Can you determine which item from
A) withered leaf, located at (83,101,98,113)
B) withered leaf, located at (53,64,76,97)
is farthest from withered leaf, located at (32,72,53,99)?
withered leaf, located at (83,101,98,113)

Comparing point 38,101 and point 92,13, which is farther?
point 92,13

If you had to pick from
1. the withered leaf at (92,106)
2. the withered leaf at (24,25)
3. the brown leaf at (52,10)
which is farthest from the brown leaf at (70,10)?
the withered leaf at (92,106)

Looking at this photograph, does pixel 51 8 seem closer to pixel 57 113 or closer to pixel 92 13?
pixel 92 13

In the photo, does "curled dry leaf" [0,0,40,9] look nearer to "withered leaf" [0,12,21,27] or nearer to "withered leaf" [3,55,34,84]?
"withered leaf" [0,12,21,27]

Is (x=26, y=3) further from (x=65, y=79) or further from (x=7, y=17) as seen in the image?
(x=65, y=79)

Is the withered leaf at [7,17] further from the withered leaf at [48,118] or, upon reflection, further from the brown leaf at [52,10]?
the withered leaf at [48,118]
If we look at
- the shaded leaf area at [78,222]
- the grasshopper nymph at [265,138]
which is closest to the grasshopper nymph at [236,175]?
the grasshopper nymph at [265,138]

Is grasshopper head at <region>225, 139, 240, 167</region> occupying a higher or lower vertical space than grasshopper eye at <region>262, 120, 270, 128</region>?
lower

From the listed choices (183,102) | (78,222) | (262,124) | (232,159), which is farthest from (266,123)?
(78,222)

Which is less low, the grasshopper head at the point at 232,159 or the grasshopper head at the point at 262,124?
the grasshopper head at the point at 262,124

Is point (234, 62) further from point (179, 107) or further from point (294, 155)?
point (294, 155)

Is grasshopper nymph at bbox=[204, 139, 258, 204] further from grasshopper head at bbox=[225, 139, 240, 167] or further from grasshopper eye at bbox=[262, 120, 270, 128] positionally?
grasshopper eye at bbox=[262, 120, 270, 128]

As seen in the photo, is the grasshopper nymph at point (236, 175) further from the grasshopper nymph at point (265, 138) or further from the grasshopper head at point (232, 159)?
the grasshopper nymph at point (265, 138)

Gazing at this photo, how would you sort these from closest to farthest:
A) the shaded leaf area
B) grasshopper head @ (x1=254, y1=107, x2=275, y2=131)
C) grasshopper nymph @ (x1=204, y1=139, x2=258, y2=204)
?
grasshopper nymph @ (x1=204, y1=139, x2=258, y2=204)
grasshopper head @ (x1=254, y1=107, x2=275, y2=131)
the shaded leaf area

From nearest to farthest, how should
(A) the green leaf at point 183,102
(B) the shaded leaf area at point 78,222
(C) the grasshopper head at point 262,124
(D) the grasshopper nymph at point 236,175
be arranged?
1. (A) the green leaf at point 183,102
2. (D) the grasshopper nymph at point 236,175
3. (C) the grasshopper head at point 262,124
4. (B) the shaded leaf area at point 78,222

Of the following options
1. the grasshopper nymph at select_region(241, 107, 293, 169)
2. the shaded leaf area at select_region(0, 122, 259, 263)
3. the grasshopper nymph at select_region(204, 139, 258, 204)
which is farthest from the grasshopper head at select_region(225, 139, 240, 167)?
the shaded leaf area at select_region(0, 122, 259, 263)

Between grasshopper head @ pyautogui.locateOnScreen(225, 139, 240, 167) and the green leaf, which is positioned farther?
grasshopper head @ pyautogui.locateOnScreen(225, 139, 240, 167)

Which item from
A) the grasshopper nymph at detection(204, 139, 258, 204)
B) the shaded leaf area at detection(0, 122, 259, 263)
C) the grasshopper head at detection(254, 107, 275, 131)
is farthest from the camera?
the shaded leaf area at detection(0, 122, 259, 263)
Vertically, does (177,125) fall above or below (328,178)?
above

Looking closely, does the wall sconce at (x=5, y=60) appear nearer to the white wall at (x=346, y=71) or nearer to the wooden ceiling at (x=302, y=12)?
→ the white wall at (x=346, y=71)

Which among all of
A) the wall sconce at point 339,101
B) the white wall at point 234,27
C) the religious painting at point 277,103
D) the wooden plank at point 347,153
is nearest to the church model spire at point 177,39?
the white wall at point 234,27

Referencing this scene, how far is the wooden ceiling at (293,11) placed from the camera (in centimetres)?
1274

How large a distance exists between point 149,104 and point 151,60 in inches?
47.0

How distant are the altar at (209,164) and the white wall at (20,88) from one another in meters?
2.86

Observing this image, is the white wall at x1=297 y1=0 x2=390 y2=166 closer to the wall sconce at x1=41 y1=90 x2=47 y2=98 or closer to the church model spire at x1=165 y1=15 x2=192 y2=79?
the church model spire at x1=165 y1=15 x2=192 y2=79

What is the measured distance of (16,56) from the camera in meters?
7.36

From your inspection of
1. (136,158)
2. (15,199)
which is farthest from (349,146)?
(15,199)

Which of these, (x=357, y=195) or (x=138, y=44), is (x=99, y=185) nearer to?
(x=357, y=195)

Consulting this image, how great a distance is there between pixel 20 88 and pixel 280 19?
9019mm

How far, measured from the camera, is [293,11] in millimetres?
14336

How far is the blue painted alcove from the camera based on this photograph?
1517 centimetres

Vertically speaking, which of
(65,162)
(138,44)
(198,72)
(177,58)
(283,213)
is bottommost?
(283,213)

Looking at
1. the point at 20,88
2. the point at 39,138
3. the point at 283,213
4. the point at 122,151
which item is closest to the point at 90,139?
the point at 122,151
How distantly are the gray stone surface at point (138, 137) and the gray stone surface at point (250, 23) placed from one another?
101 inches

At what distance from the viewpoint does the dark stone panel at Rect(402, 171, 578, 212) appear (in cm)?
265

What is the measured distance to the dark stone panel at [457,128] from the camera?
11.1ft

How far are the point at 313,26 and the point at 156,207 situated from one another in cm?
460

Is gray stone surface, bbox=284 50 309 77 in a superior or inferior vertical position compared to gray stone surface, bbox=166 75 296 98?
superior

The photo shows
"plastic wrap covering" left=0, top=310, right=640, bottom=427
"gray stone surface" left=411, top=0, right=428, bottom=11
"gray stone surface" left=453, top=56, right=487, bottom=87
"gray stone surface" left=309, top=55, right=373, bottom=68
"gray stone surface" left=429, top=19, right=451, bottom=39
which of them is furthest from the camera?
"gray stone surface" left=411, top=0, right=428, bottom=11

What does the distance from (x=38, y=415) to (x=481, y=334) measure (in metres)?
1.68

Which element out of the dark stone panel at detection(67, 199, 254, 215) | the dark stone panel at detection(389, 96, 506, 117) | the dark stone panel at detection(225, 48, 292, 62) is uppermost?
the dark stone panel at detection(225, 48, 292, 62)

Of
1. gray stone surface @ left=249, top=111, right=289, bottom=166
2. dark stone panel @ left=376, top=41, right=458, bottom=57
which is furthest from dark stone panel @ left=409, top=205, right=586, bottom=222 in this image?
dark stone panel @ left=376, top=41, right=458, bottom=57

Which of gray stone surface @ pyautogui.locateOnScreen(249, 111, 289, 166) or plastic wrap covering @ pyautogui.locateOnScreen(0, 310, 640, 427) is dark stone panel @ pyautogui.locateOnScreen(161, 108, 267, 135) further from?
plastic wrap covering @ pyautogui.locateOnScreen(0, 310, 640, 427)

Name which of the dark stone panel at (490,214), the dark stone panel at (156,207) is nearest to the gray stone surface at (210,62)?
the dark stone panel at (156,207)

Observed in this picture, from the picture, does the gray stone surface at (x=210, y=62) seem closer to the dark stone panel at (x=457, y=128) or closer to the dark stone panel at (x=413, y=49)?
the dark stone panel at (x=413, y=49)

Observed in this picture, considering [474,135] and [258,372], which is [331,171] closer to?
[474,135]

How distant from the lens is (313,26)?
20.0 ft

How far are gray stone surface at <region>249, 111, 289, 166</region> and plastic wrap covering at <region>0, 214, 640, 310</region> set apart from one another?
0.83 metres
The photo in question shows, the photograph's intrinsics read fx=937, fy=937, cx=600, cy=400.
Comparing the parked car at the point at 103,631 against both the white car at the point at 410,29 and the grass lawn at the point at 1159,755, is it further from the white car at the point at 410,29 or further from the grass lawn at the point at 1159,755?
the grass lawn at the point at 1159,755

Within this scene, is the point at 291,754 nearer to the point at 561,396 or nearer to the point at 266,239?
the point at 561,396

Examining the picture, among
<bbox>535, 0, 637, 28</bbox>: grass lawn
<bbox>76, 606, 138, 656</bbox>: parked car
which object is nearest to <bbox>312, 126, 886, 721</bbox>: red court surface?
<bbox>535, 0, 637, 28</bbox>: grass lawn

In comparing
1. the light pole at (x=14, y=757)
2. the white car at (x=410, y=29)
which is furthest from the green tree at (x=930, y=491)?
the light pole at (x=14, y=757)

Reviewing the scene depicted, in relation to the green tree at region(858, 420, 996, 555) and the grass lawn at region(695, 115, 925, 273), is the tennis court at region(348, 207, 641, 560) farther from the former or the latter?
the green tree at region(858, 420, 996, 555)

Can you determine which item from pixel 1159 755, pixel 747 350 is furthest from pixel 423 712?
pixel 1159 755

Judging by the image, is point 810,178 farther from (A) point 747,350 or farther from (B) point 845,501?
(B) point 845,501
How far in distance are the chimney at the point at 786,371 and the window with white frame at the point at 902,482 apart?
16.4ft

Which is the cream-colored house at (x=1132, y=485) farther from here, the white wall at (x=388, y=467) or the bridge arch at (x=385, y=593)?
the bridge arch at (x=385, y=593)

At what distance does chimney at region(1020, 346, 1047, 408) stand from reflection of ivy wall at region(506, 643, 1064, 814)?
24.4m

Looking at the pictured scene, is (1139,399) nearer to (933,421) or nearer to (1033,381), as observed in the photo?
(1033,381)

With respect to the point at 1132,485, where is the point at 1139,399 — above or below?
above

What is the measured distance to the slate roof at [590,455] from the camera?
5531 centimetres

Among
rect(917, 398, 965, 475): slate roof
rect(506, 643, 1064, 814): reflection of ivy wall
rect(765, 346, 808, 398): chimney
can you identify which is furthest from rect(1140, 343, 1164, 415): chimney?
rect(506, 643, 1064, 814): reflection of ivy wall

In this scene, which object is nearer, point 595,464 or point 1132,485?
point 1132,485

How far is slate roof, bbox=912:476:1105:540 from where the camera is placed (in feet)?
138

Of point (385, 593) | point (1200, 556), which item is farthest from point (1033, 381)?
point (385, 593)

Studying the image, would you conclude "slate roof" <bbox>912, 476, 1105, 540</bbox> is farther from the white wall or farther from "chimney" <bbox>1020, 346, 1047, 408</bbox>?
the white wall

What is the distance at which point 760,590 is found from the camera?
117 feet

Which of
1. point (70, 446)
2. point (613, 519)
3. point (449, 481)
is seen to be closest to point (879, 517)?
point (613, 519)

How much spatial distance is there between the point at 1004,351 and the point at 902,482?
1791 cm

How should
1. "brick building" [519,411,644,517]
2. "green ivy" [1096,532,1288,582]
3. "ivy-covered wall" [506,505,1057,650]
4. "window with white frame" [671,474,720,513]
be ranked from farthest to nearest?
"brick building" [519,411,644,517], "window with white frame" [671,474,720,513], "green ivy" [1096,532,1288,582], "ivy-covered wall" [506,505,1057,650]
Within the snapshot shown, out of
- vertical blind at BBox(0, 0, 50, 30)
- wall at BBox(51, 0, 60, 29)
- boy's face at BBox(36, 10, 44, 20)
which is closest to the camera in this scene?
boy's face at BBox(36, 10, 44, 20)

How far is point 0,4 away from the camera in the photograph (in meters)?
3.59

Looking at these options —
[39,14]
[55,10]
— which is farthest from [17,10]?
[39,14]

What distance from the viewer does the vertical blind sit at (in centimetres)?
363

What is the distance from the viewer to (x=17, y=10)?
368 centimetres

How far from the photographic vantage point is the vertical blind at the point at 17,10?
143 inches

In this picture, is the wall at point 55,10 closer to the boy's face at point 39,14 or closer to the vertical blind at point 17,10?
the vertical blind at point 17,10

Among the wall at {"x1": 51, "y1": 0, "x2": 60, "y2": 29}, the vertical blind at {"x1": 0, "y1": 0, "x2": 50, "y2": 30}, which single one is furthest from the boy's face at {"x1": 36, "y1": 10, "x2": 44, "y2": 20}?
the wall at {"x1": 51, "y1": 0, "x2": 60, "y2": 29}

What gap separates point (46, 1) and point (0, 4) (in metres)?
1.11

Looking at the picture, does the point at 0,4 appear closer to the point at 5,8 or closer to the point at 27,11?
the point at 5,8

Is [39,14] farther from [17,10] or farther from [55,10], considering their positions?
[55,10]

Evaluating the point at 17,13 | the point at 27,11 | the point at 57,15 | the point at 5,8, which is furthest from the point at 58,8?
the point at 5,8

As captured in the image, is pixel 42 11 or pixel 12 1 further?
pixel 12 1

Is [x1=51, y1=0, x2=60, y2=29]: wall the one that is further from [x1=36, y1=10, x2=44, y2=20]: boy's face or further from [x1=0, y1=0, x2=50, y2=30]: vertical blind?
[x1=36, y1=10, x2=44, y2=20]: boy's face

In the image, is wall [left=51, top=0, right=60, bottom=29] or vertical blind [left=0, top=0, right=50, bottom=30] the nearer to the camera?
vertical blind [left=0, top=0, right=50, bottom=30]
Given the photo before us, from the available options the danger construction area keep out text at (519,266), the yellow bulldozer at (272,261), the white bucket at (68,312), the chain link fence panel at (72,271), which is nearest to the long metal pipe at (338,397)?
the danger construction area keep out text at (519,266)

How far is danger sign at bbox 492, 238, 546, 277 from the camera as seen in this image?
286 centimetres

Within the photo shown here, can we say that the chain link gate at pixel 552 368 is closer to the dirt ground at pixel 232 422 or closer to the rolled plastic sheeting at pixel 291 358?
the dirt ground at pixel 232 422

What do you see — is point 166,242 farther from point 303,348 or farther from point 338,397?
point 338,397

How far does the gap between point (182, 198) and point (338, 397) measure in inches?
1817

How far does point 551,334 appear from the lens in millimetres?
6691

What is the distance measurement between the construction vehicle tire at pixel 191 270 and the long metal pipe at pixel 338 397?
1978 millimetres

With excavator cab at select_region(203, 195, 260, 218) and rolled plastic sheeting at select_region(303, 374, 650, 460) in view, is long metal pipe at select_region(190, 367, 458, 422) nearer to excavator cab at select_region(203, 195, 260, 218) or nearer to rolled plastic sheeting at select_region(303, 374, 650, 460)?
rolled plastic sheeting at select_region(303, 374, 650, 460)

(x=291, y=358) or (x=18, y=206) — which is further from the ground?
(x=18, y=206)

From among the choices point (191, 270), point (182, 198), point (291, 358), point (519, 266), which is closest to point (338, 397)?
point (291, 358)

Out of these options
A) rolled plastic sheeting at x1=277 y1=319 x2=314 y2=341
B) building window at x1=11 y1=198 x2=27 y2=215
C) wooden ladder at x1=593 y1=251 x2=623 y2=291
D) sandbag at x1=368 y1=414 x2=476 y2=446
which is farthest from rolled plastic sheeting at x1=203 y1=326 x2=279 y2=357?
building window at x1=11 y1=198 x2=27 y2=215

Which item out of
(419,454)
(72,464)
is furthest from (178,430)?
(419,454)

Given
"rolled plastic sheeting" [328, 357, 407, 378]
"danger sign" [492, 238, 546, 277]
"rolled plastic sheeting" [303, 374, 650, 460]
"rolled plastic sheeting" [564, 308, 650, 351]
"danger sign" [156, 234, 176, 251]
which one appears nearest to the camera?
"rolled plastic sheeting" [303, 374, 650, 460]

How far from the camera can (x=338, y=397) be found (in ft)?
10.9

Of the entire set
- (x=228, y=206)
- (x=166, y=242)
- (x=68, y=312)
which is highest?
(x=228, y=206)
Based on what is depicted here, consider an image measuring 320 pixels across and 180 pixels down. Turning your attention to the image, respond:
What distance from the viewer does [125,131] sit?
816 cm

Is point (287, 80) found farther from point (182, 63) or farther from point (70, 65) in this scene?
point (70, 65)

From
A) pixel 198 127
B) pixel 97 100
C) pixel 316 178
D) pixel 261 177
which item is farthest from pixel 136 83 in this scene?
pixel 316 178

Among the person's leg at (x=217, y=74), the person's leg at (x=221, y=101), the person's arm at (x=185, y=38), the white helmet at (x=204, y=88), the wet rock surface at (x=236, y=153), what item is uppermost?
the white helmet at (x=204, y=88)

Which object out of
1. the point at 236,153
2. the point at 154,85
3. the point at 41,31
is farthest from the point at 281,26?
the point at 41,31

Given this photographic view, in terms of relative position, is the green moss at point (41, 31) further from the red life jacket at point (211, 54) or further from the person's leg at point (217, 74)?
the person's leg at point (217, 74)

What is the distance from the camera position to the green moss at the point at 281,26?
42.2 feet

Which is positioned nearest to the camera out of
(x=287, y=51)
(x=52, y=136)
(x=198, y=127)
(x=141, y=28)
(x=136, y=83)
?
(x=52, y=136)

» What you will do:
Copy word for word the stretch of the material from the line containing "Which is positioned nearest" through the end of the material.

» Exercise output:
Which is positioned nearest to the camera out of
(x=287, y=51)
(x=52, y=136)
(x=198, y=127)
(x=141, y=28)
(x=136, y=83)
?
(x=52, y=136)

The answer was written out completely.